Enfin, « Tandem », novella norvégienne d’Øyvind Myhre, combine une ambiance western avec une intrigue politique se déroulant sur Mars, où s’est imposée une société anarchique. Tout y est, suspense et action, humour et émotion, un substrat scientifique précis assorti d’un discours politique et philosophique parfaitement intégré à la narration. Un excellent texte, parsemé aussi de clins d’œil à la SF classique.

Chaque texte est accompagné d’une présentation de l’auteur et d’une bibliographie des parutions en France. En annexe, on trouve un index des parutions, qui donne une idée du copieux matériel des 47 numéros de la revue. Seul bémol, la présence de fautes et de coquilles typographiques — en espérant qu’un prochain volume présentant d’autres trésors d’ Antarès veillera à les éliminer.

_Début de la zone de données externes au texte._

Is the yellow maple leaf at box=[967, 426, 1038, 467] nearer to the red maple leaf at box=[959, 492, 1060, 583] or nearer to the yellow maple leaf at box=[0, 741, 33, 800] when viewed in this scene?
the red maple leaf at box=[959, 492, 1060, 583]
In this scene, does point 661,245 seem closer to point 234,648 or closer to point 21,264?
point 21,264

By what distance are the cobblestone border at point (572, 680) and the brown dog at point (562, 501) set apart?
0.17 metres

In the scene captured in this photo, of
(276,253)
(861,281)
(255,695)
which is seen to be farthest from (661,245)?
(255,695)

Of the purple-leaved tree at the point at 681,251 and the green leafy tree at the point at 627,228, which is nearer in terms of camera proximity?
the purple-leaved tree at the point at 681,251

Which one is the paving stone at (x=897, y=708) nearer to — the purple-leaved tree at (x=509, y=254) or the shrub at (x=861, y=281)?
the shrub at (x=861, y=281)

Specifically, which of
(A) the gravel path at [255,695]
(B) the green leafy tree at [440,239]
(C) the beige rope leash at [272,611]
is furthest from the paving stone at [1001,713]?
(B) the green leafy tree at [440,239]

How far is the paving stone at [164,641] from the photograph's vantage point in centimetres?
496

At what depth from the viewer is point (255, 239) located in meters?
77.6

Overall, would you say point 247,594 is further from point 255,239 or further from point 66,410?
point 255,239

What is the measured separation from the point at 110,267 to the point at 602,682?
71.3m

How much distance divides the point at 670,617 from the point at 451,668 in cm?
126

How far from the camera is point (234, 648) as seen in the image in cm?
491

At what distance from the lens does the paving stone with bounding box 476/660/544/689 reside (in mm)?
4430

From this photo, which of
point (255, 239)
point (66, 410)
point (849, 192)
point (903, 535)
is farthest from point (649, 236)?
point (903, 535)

Gwendy et la boîte à boutons

L’oncle Stevie, en sus de ses romans d’horreur, a coutume d’écrire, de temps à autre, des textes (un peu) plus suaves qui vont lorgner sur des territoires moins adultes, de « Le Corps » (qui a engendré l’une de ses plus belles adaptations à l’écran, Stand by me) à La Petite fille qui aimait Tom Gordon en passant par Les Yeux du dragon. On est ici dans un registre proche, avec ce long conte qui aurait fait un excellent scénario pour La Quatrième dimension.

En cet été 1974, Gwendy, une dizaine d’années, a décidé qu’elle en a assez des moqueries su-bies à l’école primaire de Castle Rock ; il s’agit de maigrir, de se remettre en forme. Et donc elle court, ce qui l’emmène régulièrement sur les Marches des suicidés, vertigineux escalier à flanc de falaise, au sommet duquel, dans le parc, un jour, elle rencontre un individu qui gagne sa confiance, puis lui offre une boîte. Une boîte à boutons. (Toute ressemblance avec une nouvelle de Matheson – et ses deux adaptations, télévisuelle et cinématographique – n’est, bien sûr, guère fortuite.)

La boîte est riche de promesses. Elle peut fournir un bonbon, différent chaque jour, toujours délicieux. Et aussi, quoique plus rarement, un dollar en argent, d’une valeur non négligeable, dont l’accumulation devrait pouvoir un jour payer les études de notre héroïne. D’autres boutons permettent des destructions massives sur d’autres continents, ou peut-être encore pire. Que va faire Gwendy ? Profiter de la boîte… ou s’en instituer la gardienne ?

Difficile de déterminer l’apport de Richard Chizmar – auteur reconnu, mais aussi créateur de l’excellent magazine Cemetery Dance et de la maison d’édition qui en émane – à ce court roman, tant il s’est bien fondu dans le processus de co-écriture. Toujours est-il que ce texte bradburyen, posé, propose plus de doux frissons que d’affreux spasmes. La version française de Michel Pagel, élégante, évidente, prouve une fois de plus, s’il en était encore besoin, qu’il y a moyen de bien traduire King dans notre langue. À bon entendeur…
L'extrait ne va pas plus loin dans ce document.